→ 文書抜粋

********************

今からご紹介するお話は、実際にご依頼のあった個別相談での出来事です。
Aさんは現在54歳の女性です。
シングルマザーとして仕事、子育てに励んできましたが、子どもが独立したこともあり、保険を見直そうとなりました。
25年前に職場で加入した団体扱いのがん保険でした。
当時はあまり保険について考えることなく、職場の周りの人たちが加入していたので何となく加入したとのことでした。
給与天引きで保険料が引落しされていたこともあり、
「これまで内容について見直す機会がなかったですね」とおっしゃっていました。

Aさんが25年前に加入しておられた保険は、診断給付金と入院時の保険金をメインにしたがん保険で、65歳以降は診断給付金が半額になるものでした。
1982年までは、70歳を過ぎると医療費が無料という時代がありましたので、風潮として現役時代の保障に重点を置いた保険も少なくありませんでした。

Aさんが不安に感じていたことと解消のポイント

Aさんが不安に感じていたことは大きく3つ。

********************

→ データ抜粋
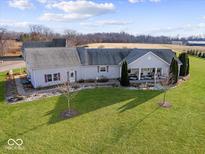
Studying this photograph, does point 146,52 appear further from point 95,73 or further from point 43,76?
point 43,76

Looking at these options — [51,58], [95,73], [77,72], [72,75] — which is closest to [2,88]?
[51,58]

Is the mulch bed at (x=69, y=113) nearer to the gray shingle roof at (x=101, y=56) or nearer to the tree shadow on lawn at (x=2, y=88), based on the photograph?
the tree shadow on lawn at (x=2, y=88)

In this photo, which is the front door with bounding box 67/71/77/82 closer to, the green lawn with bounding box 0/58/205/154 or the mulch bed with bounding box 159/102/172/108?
the green lawn with bounding box 0/58/205/154

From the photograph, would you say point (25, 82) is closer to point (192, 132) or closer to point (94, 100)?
Answer: point (94, 100)

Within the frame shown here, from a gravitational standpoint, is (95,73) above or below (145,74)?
above

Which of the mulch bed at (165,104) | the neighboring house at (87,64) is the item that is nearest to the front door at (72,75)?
the neighboring house at (87,64)

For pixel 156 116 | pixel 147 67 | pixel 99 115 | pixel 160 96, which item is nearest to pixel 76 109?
pixel 99 115
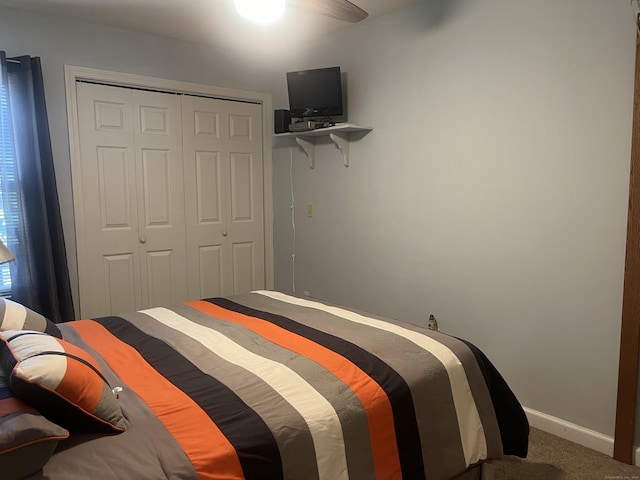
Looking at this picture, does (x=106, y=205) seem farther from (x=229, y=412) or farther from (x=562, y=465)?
(x=562, y=465)

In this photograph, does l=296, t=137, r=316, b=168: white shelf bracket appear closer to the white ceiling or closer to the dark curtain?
the white ceiling

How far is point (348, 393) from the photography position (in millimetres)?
1565

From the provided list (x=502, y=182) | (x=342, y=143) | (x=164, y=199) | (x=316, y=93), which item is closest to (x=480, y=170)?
(x=502, y=182)

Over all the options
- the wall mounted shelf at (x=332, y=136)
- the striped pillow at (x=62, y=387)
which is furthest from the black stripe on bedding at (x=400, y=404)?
the wall mounted shelf at (x=332, y=136)

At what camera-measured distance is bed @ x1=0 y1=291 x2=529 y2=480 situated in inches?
47.6

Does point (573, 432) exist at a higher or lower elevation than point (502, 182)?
lower

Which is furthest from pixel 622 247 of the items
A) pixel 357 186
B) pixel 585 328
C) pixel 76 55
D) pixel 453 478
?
pixel 76 55

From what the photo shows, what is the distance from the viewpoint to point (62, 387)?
122 cm

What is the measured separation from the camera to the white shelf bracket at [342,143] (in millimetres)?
3594

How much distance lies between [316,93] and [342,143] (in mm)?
422

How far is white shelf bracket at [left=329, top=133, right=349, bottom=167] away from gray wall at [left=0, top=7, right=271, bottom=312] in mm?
1212

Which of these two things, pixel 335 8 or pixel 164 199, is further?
pixel 164 199

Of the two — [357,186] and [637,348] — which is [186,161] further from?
[637,348]

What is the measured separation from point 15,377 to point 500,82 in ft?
8.59
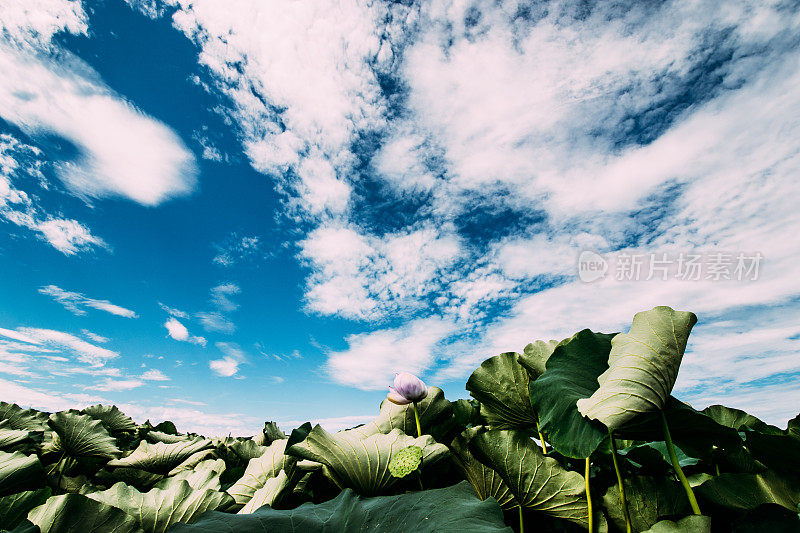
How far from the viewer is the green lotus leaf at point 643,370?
97cm

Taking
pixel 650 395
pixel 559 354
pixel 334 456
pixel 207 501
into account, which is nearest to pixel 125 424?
pixel 207 501

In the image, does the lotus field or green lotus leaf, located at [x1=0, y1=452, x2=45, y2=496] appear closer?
the lotus field

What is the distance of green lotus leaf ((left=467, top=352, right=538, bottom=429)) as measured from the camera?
145 centimetres

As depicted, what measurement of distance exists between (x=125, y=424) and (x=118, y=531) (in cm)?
328

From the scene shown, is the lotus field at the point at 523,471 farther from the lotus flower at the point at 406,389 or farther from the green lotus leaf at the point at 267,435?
the green lotus leaf at the point at 267,435

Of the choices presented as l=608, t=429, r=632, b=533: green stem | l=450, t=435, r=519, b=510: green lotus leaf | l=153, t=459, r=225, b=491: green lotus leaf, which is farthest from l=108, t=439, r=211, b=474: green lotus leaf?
l=608, t=429, r=632, b=533: green stem

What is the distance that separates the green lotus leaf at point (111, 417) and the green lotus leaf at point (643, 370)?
12.9 ft

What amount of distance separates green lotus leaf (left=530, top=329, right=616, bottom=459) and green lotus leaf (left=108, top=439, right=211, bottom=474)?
2.19m

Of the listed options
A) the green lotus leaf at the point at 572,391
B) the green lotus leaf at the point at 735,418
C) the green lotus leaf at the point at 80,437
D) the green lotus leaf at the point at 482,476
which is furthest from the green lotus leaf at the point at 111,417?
the green lotus leaf at the point at 735,418

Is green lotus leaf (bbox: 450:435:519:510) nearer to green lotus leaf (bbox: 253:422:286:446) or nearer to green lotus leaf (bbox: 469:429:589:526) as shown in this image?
green lotus leaf (bbox: 469:429:589:526)

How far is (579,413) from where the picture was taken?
110 cm

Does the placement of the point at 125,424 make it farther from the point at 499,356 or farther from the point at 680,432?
the point at 680,432

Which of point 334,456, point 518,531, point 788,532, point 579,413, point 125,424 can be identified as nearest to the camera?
point 788,532

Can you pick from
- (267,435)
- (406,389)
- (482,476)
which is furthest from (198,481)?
(267,435)
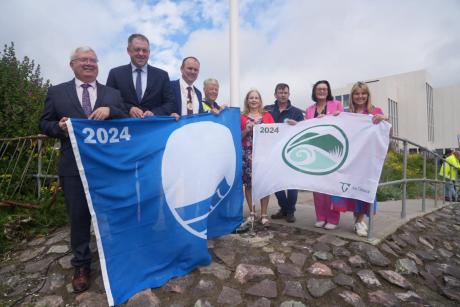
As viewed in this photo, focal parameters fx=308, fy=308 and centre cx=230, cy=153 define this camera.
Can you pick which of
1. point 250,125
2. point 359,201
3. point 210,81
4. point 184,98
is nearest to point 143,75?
point 184,98

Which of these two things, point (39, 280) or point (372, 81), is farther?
point (372, 81)

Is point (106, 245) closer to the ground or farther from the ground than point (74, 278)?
farther from the ground

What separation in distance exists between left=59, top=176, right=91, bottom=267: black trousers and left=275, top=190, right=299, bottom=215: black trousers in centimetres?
261

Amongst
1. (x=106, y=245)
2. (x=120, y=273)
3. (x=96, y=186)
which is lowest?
(x=120, y=273)

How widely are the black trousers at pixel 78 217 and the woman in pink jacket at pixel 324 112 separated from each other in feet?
9.09

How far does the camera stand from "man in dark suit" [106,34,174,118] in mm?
3209

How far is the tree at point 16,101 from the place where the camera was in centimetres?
516

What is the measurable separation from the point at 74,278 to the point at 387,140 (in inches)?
138

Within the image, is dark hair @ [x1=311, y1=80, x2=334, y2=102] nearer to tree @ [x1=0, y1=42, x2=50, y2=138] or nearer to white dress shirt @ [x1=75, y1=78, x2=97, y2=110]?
white dress shirt @ [x1=75, y1=78, x2=97, y2=110]

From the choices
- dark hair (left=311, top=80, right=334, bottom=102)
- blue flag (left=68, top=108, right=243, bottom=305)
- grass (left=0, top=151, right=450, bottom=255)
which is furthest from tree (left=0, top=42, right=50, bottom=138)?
dark hair (left=311, top=80, right=334, bottom=102)

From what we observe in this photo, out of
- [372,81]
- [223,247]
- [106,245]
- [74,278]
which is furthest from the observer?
[372,81]

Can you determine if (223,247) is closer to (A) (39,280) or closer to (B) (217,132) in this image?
(B) (217,132)

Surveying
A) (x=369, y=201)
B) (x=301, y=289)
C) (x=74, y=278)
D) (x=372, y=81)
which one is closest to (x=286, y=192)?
(x=369, y=201)

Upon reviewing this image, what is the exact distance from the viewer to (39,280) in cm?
297
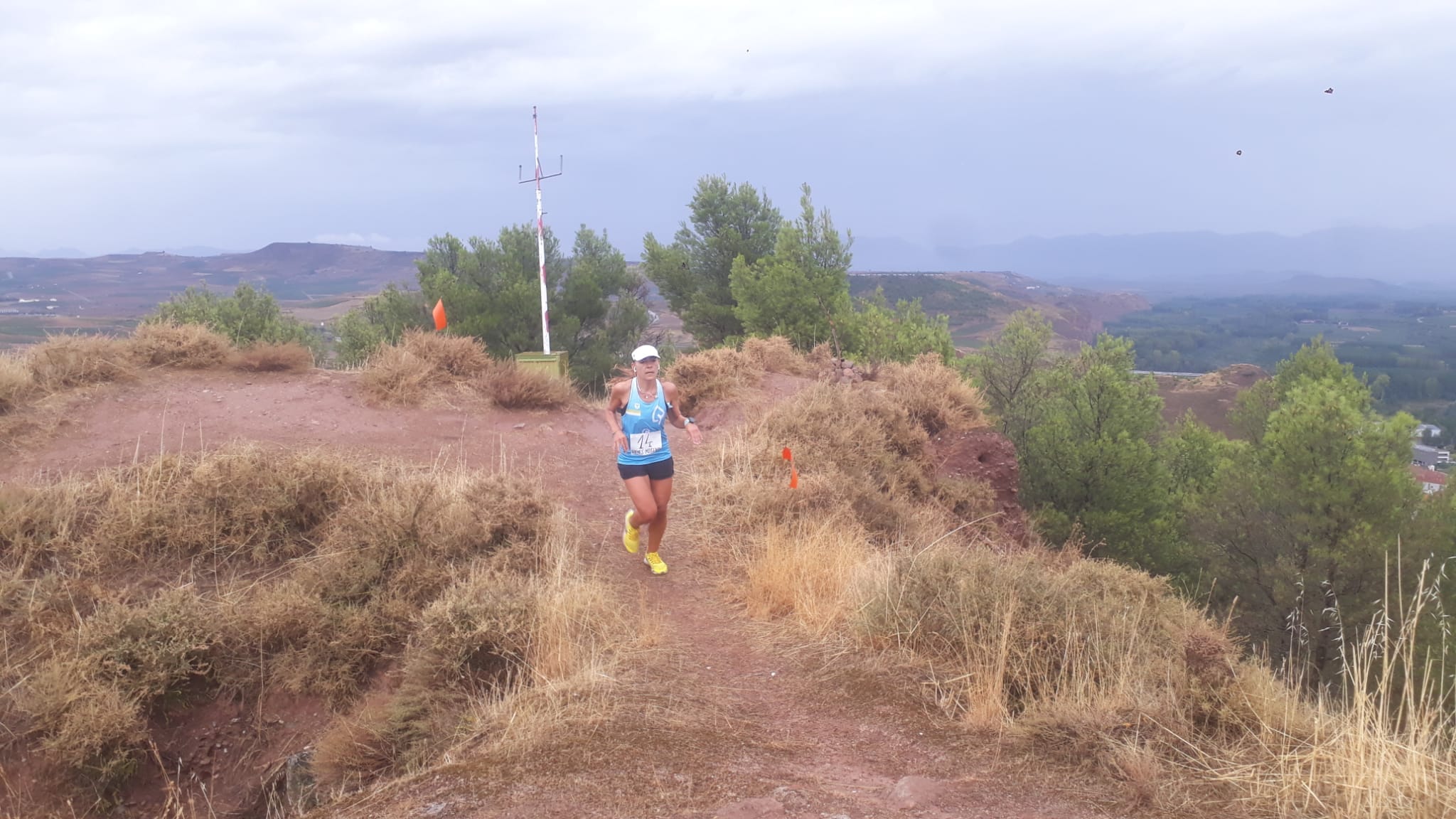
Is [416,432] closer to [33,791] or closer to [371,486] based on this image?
[371,486]

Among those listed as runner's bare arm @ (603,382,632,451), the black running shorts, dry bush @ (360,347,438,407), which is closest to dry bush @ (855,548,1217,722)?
the black running shorts

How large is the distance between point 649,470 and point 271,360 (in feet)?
21.0

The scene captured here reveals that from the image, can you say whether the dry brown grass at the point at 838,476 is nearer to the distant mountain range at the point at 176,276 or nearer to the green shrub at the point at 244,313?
the green shrub at the point at 244,313

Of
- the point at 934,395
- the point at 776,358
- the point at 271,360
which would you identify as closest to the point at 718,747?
the point at 271,360

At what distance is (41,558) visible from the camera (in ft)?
18.4

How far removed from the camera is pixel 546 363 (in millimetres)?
11570

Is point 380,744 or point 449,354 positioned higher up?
point 449,354

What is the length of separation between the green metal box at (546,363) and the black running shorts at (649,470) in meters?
5.45

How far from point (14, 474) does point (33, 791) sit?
342 centimetres

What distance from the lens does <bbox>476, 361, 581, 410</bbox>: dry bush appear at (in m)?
10.3

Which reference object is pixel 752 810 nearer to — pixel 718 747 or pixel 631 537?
pixel 718 747

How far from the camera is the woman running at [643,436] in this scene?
5.84m

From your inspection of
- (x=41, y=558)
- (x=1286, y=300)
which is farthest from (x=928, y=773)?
(x=1286, y=300)

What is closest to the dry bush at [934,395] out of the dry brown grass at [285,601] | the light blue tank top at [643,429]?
the light blue tank top at [643,429]
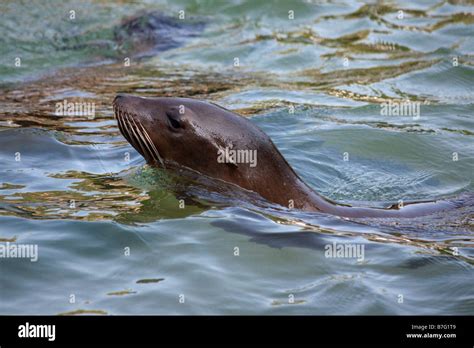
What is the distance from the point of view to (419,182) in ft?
24.2

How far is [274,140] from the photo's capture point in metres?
8.12

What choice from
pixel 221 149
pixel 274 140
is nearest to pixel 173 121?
pixel 221 149

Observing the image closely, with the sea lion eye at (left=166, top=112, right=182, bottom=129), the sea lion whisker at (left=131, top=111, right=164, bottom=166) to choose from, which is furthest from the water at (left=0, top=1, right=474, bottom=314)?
the sea lion eye at (left=166, top=112, right=182, bottom=129)

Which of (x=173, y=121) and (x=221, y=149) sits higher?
(x=173, y=121)

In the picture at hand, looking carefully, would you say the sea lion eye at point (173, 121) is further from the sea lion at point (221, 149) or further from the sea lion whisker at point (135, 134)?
the sea lion whisker at point (135, 134)

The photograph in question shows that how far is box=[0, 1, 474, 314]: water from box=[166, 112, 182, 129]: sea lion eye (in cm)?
35

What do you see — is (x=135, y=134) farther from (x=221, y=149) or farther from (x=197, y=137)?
(x=221, y=149)

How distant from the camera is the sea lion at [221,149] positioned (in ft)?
19.2

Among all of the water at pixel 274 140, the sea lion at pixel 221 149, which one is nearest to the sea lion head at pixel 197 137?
the sea lion at pixel 221 149

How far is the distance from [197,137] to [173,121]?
0.73 ft

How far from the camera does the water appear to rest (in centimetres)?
470

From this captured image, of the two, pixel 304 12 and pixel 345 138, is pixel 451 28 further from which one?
pixel 345 138

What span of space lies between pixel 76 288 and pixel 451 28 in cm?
953
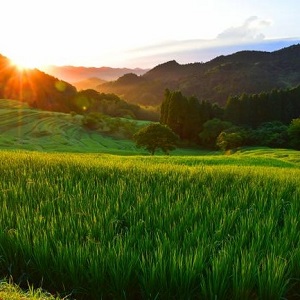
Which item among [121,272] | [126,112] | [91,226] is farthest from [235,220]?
[126,112]

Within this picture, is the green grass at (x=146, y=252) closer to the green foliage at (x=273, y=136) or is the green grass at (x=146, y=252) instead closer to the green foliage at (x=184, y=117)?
the green foliage at (x=273, y=136)

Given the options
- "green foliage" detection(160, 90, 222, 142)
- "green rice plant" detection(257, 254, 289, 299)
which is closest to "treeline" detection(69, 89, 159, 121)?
"green foliage" detection(160, 90, 222, 142)

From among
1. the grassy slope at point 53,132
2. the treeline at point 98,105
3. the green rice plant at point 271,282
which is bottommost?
the grassy slope at point 53,132

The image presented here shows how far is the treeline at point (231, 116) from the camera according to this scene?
97.8 meters

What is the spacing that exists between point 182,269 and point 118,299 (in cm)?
84

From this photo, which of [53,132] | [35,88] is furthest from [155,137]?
[35,88]

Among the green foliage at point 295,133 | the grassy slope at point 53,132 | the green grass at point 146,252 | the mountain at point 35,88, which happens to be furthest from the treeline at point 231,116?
the green grass at point 146,252

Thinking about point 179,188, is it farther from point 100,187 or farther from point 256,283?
point 256,283

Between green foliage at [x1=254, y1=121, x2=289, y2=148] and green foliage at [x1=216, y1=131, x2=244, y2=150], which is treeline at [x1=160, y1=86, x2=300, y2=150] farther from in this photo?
green foliage at [x1=216, y1=131, x2=244, y2=150]

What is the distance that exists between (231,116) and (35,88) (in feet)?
308

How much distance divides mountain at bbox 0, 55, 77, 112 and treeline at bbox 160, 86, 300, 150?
228 ft

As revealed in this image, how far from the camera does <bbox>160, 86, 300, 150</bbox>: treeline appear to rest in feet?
321

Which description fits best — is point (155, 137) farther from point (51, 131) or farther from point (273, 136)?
point (51, 131)

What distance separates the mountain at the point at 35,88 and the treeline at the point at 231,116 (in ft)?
228
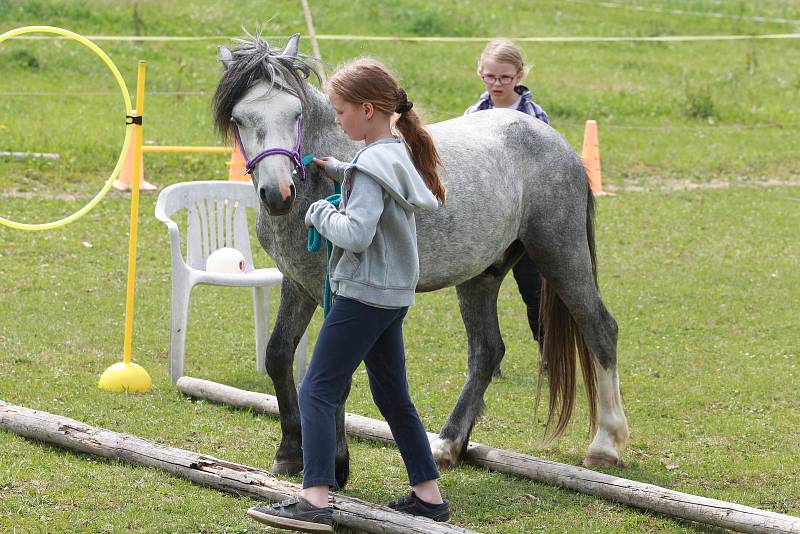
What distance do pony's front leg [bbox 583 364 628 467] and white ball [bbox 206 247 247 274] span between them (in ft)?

********************

→ 課題の目的
がん保険の見直し相談についての文章を、最後の一文の後から書き継げ。

→ 最終解答
1) 65歳以降の保障額が半分になること
2) がんが再発した際にお金が受け取れないこと
3)入院しないとお金がもらえないこと

特に、ひと昔前と違い現在は、がんは治療できる病気となったことから、治療が長期間に及んだ場合でも保険金が受け取れるように、入院に重点を置くのではなく、通院しながら、がんの治療をした場合に保険金が受け取れるものを希望されました。

そこで、次のポイントをおさえたアドバイスをさせていただきました。
1)再発に対しての備え
2)手術、放射線、抗がん剤治療の三大治療への備え
3)先進医療に対する備え

Aさんが特に重視されたのは、入院をしない場合でも治療ごとに保険金が支払われることです。
実際にがんになった際は、94%の方が三大治療を受けています(メットライフ生命調べ「がん罹患者または罹患経験者に関する調査(2018年)」)
また、かかりつけのドクターに「がんと診断された時には入院するけど、あとは転移した際や終末期ぐらいしか入院しないよ」と聞いたこともきっかけだったようです。

先進医療は、厚生労働大臣が定める高度な医療技術を用いた療養を指します。
高額となるものが多いですが、全額自己負担(先進医療の技術料は、高額療養費制度の対象外)となります。
どのくらいかかるのか、厚生労働省が公表しているデータをみてみましょう。

がん先進医療技術名技術料平均額平均入院期間
重粒子線治療約315万円7日
陽子線治療約277万円12.6日
自己腫瘍・組織及び樹状細胞を用いた活性化自己リンパ球移入療法約56万円0.2日
樹状細胞及び腫瘍抗原ペプチドを用いたがんワクチン療法約67万円
厚生労働省「先進医療の実績報告」(平成29年6月時点)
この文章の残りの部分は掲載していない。